Chapter 5. Coding with Streams

Streams are one of the most important components and patterns of Node.js. There is a motto in the community that says "stream all the things!" and this alone should be enough to describe the role of streams in Node.js. Dominic Tarr, a top contributor to the Node.js community, defines streams as node's best and most misunderstood idea. There are different reasons that make Node.js streams so attractive; again, it's not just related to technical properties, such as performance or efficiency, but it's more about their elegance and the way they fit perfectly into the Node.js philosophy.

In this chapter, you will learn about the following topics:

  • Why streams are so important in Node.js
  • Using and creating streams
  • Streams as a programming paradigm: leveraging their power in many different contexts and not just for I/O
  • Piping patterns and connecting streams together in different configurations

Discovering the importance of streams

In an event-based platform such as Node.js, the most efficient way to handle I/O is in real time, consuming the input as soon as it is available and sending the output as soon as it is produced by the application.

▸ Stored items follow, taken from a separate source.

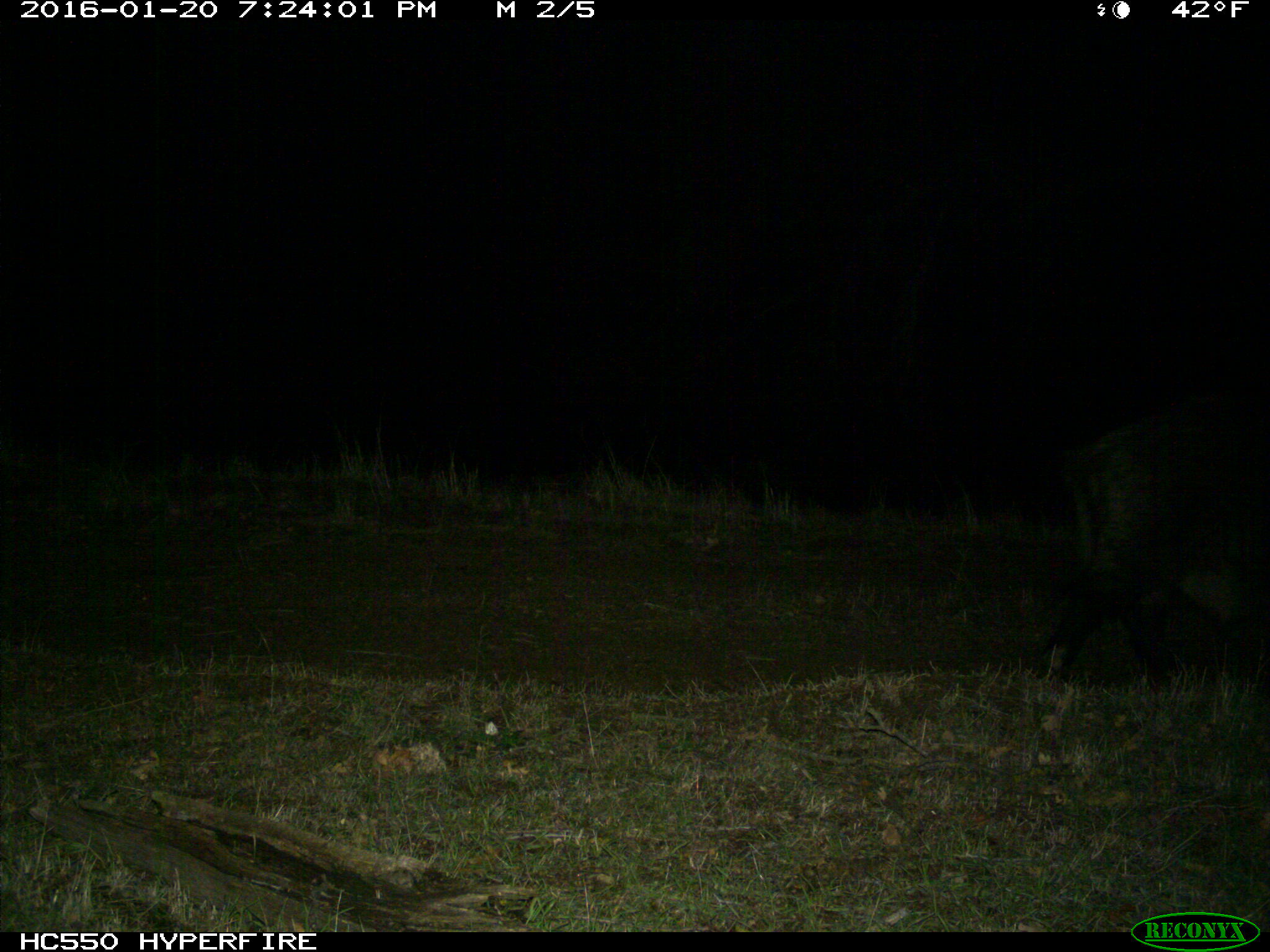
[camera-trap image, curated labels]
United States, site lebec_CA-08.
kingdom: Animalia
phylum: Chordata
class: Mammalia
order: Artiodactyla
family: Suidae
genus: Sus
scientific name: Sus scrofa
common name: wild boar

In this section, we are going to give an initial introduction to Node.js streams and their strengths. Please bear in mind that this is only an overview, as a more detailed analysis on how to use and compose streams will follow later in the chapter.

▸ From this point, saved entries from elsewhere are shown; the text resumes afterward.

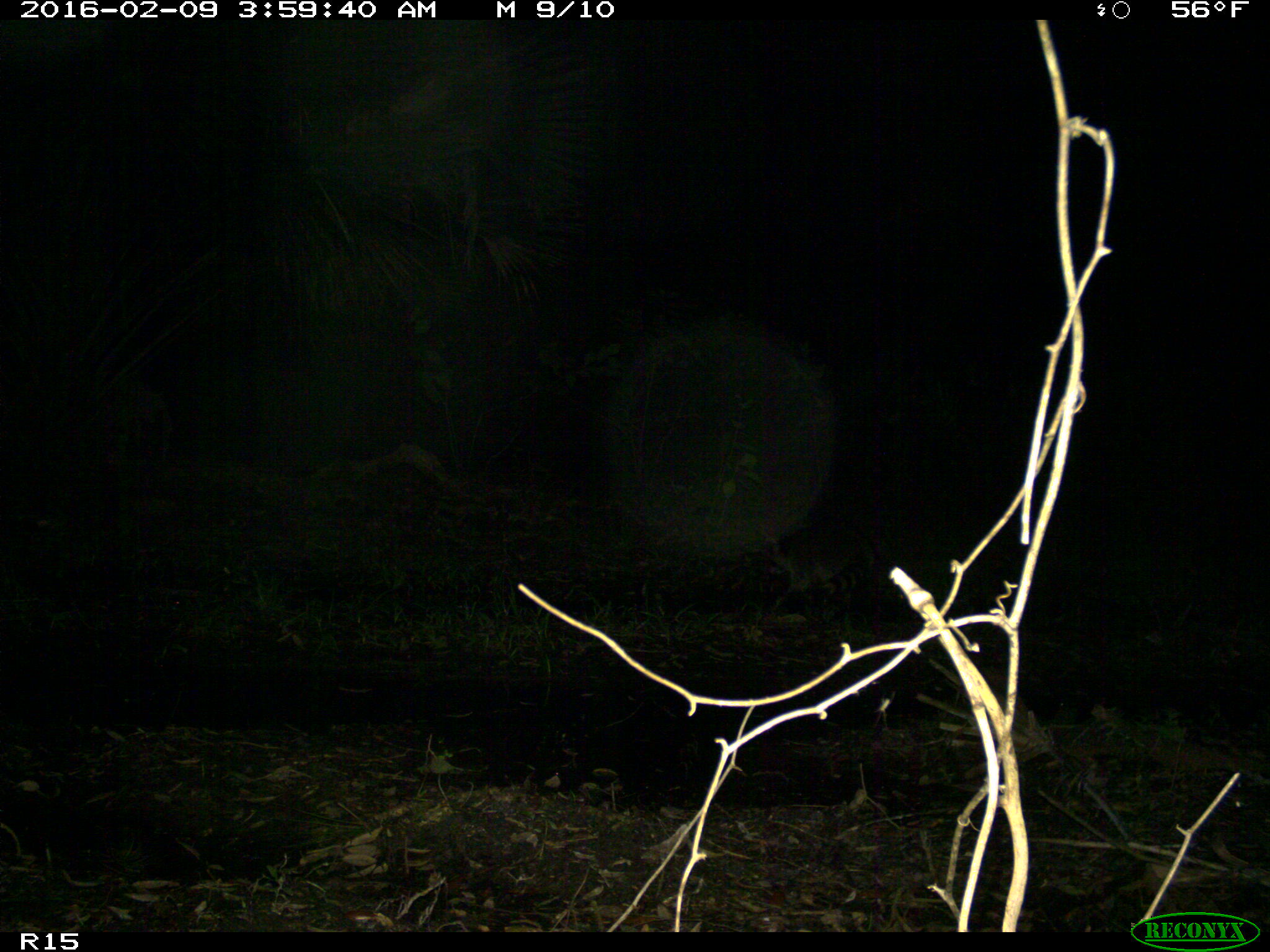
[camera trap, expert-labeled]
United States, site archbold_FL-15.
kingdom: Animalia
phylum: Chordata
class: Mammalia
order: Carnivora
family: Procyonidae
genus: Procyon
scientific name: Procyon lotor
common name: common raccoon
Procyon lotor (common raccoon).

Buffering versus streaming

Almost all the asynchronous APIs that we've seen so far in the book work using buffer mode. For an input operation, buffer mode causes all the data coming from a resource to be collected into a buffer; it is then passed to a callback as soon as the entire resource is read. The following diagram shows a visual example of this paradigm:

Buffering versus streaming

In the preceding figure, we can see that, at the time t1, some data is received from the resource and saved into the buffer. At the time t2, another data chunk is received—the final one—that completes the read operation and causes the entire buffer to be sent to the consumer.

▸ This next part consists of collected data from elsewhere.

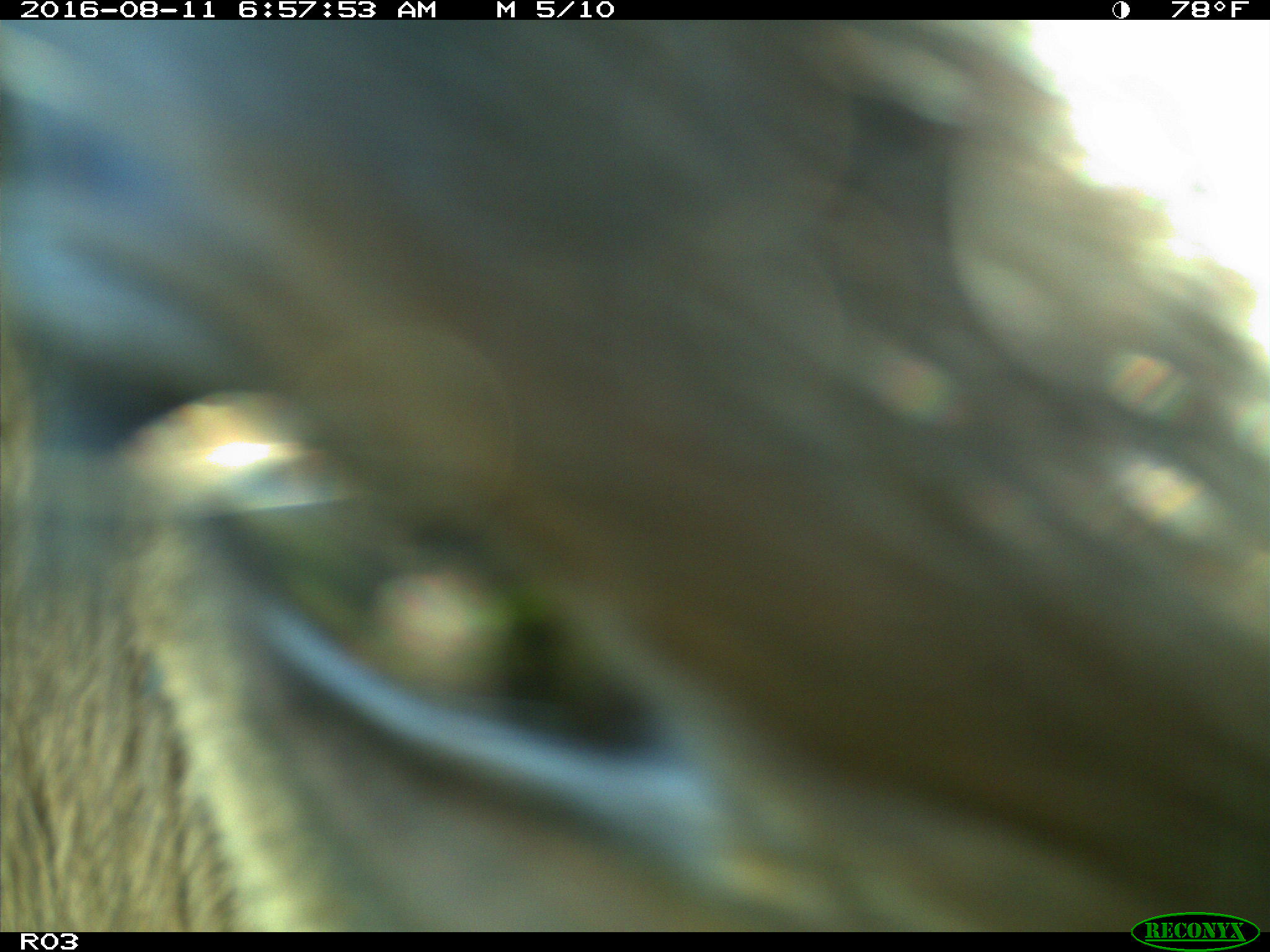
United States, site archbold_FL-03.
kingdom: Animalia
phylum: Chordata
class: Mammalia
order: Artiodactyla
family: Bovidae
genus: Bos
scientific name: Bos taurus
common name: domestic cow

On the other side, streams allow you to process the data as soon as it arrives from the resource. This is shown in the following diagram:

Buffering versus streaming

This time, the diagram shows you how each new chunk of data is received from the resource and is immediately provided to the consumer, who now has the chance to process it straight away without waiting for all the data to be collected in the buffer.

But what are the differences between the two approaches? We can summarize them in two major categories:

  • Spatial efficiency
  • Time efficiency

However, Node.js streams have another important advantage: composability. Let's now see what impact these properties have in the way we design and write our applications.

Spatial efficiency

First of all, streams allow us to do things that would not be possible, by buffering data and processing it all at once. For example, consider the case in which we have to read a very big file, let's say, in the order of hundreds of megabytes or even gigabytes. Clearly, using an API that returns a big buffer when the file is completely read is not a good idea. Imagine reading a few of these big files concurrently; our application will easily run out of memory. Besides that, buffers in V8 cannot be bigger than 0x3FFFFFFF bytes (a little bit less than 1GB). So, we might hit a wall way before running out of physical memory.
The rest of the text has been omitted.